As a team of two data scientists and two software engineers, we wanted to collaborate and create something meaningful involving one another's skills sets. The JetBlue challenge in YHack caught our attention as it provided an challenge which we could equally contribute to and push the limits of what we can accomplish. The challenge was to crawl any/all public domain/social media data to get customer’s sentiments of JetBlue and identify customer painpoints.

What it does

Our web application aggregates and visualizes the data collected from twitter and sentiment analysis in an interactive geospatial/geographical user friendly interface.

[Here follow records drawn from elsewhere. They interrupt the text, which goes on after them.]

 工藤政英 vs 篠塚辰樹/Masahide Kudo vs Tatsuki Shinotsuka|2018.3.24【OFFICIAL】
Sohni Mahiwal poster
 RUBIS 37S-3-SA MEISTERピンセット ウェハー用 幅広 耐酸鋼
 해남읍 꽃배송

We also implemented a graphical depiction of relevant sentiments and topics across the United States and over a specified timeline using machine learning to understand the major topics influencing user sentiments.

How we built it

We used following timeline for our project:

Defining Problem Statement: Text mining tweets based on the keyword #JetBlue to provide insights into social popularity/issues around JetBlue. We wish to target areas of inconsistent and negative customer experience to improve JetBlue's customer satisfaction and service.

Data Preparation: We scrapped #JetBlue tweets from Twitter to fetch tweet text, location, and date of a related tweet.

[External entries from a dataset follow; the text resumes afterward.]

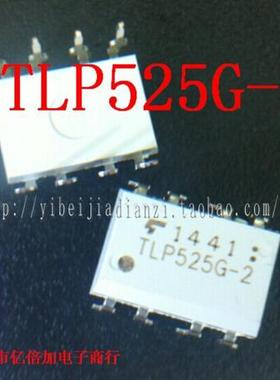【亿倍加】全新原装 TLP525G-2 光耦 直插DIP8 光隔离器 光电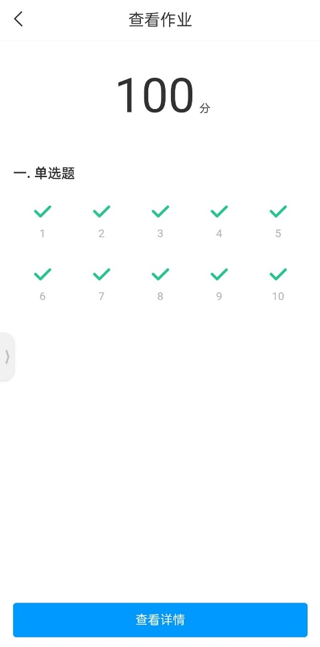 Xuetong official website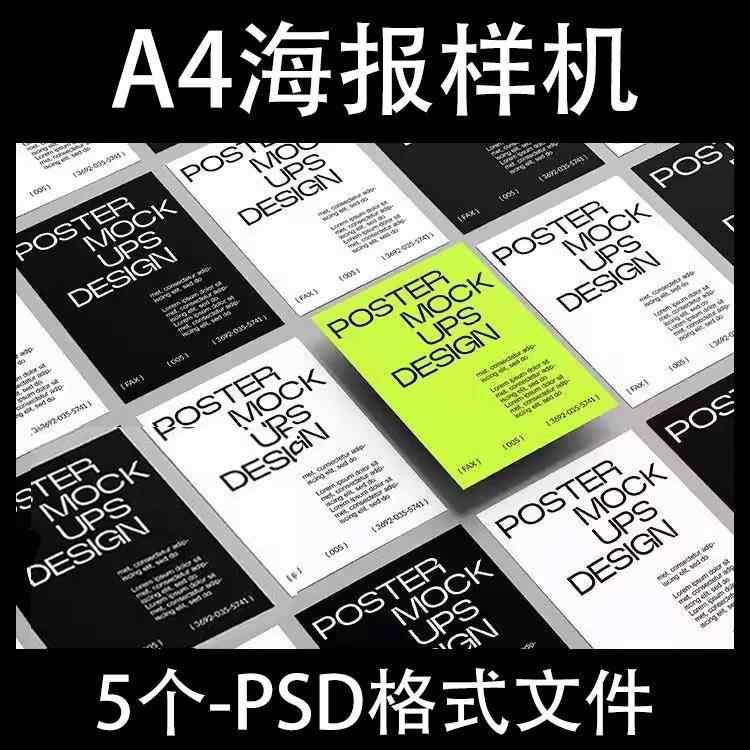 5个平铺多张排列A4纸张单页海报样机潮流品牌vi贴图效果设计素材图片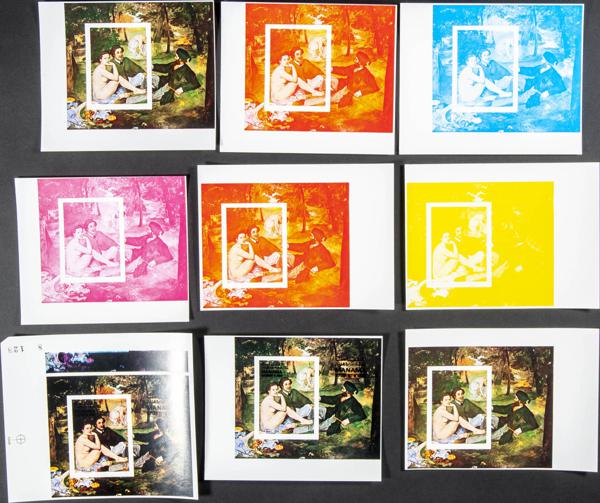 1771 | Arabia Sudeste-Manama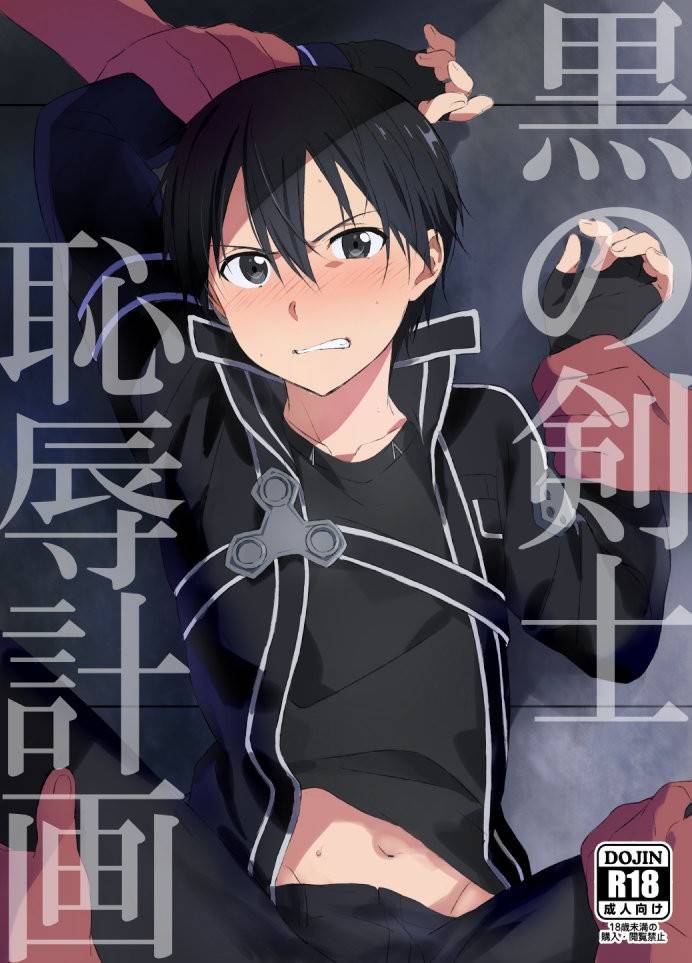 Kuro no Tsugurido Chijoku Keikaku – Sword Art Online dj1 (1)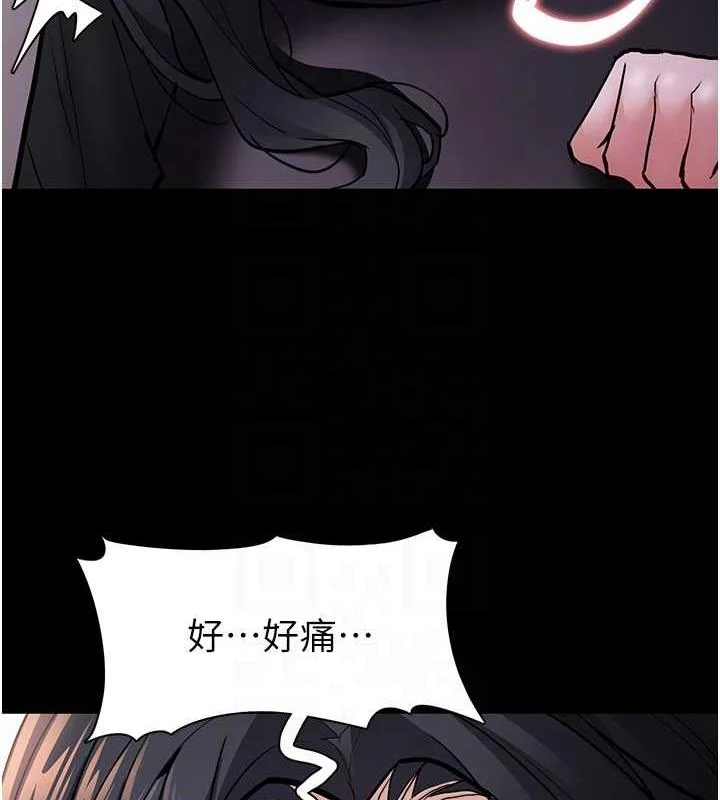第86話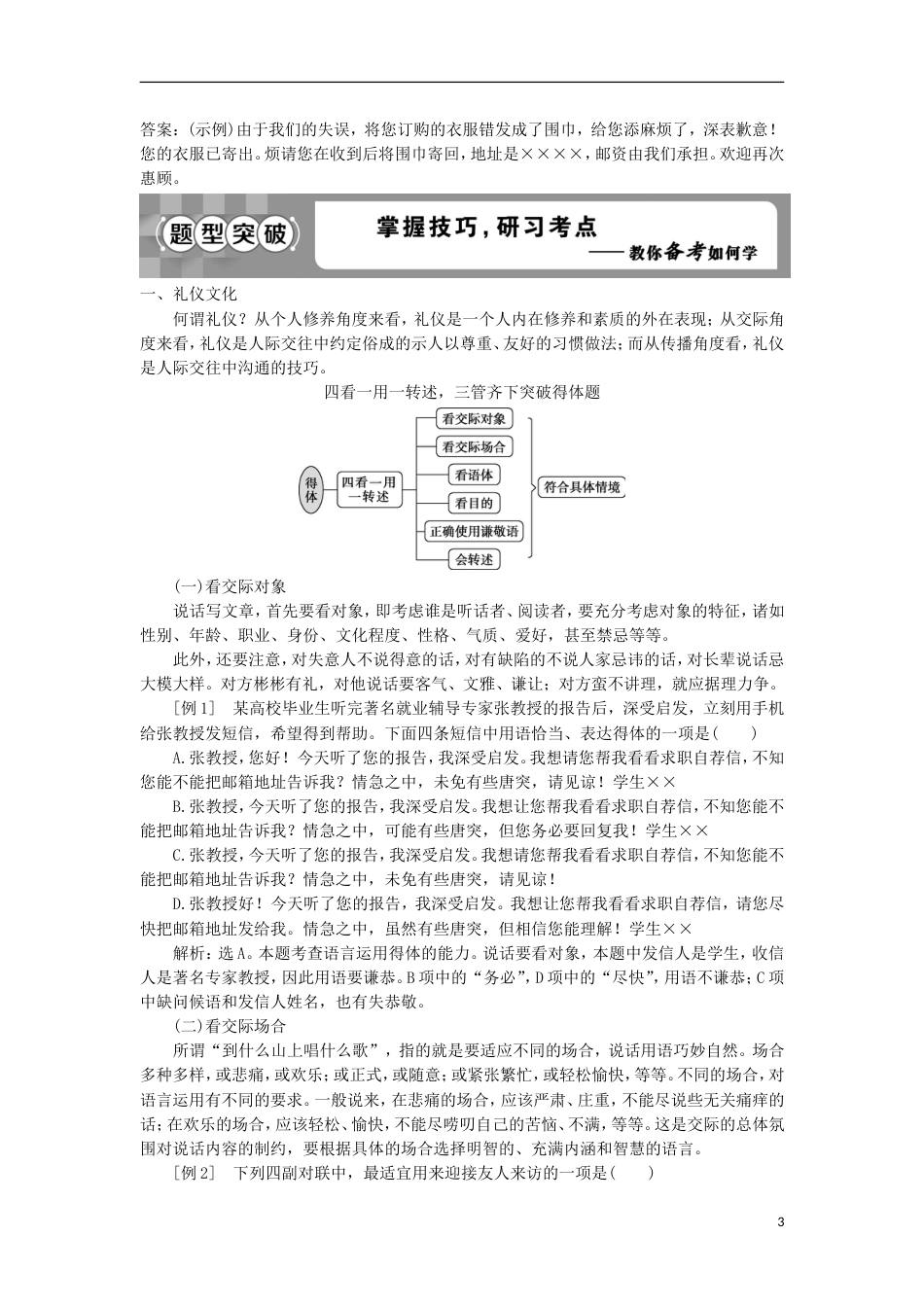 高考语文一轮总复习第五部分语言文字运用专题四传统文化含得体教师用书_第3页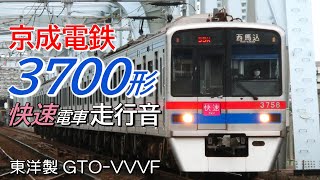 全区間走行音 東洋GTO 京成3700形 快速電車 成田空港→西馬込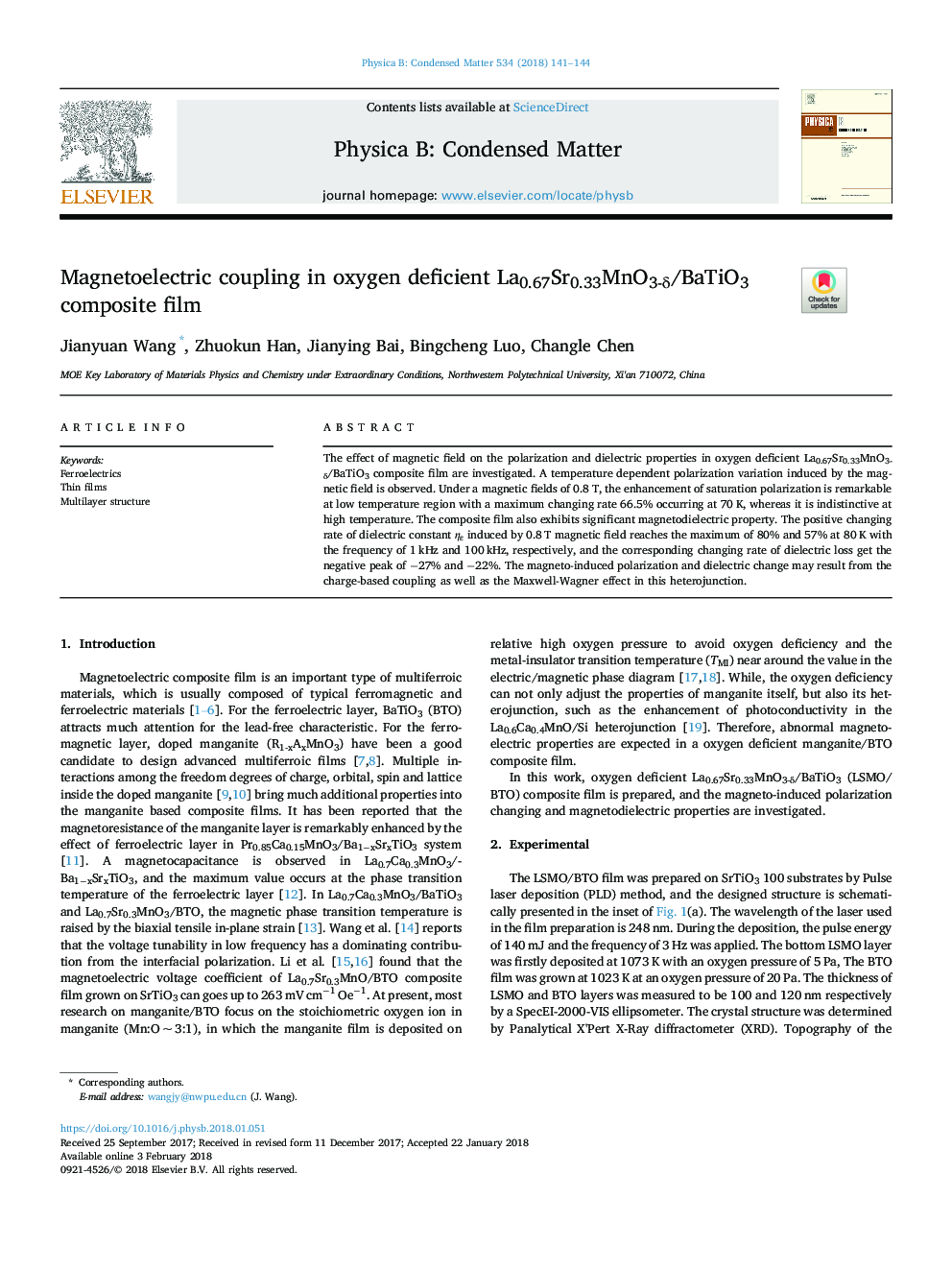 Magnetoelectric coupling in oxygen deficient La0.67Sr0.33MnO3-Î´/BaTiO3 composite film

Data Exploration: We performed text mining and created Word Cloud diagrams to identify the frequently occurring subjects in the tweet descriptions.

Modelling: We used Google Natural Language API to fetch the associated tweet sentiment score. Word Cloud was then used to identify the subject of negative and positive tweets. We used LDA for topic modelling.

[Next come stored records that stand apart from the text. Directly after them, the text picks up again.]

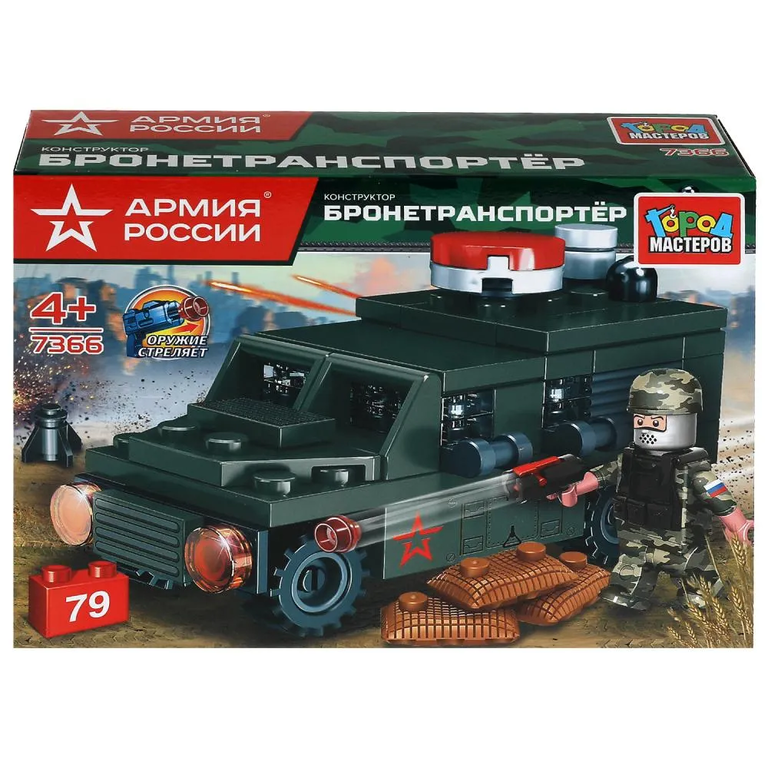 Конструктор бронетранспортер, 79  дет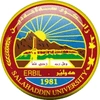 Salahaddin University-Erbil Logo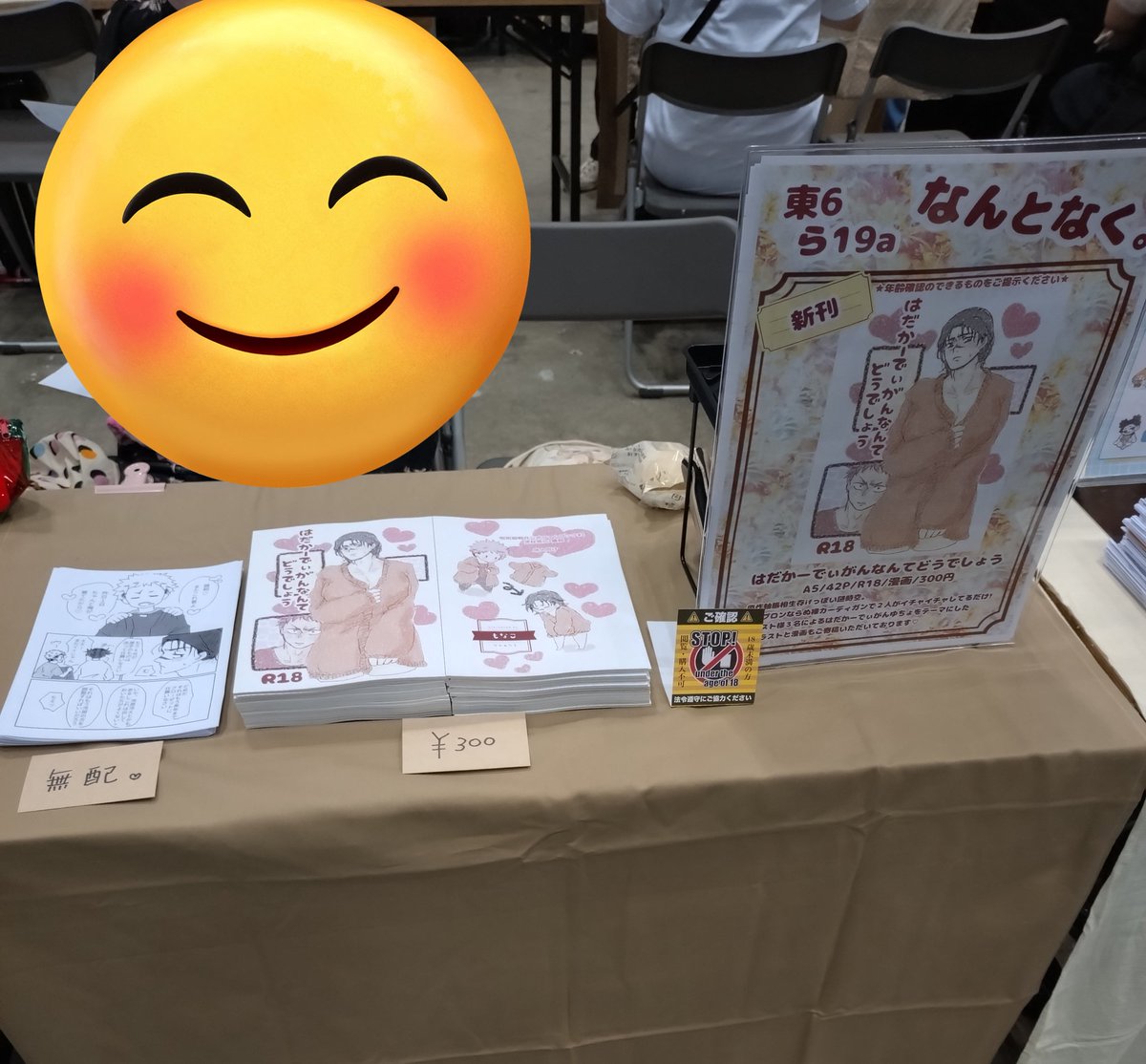 もなこ🐯🩸 tweet media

Deployment: To visualize our findings in an interactive, easily understandable, and visually appealing manner, we created a web application. The application was developed using javascript, html, and css. It features an interactive geospatial map which highlights the overall positive/negative sentiments and also provides the option to drill down into the specifics of each state (overall sentiment score, average positive/negative score, positive/negative feedback).

Challenges we ran into

We initially struggled with fetching/scraping the data as Twitter has several limitations as to how we could fetch the public data for free. Additionally, it was quite challenging to develop an interactive visualization platform in such a limited time period.

Accomplishments that we're proud of

As a team, we are proud of collaborating and putting our strengths forward while supporting each others weaknesses to problem solve and ultimately complete this project. We came out inspired to innovate and test our skills further with an increased skillset, and a renewed perspective.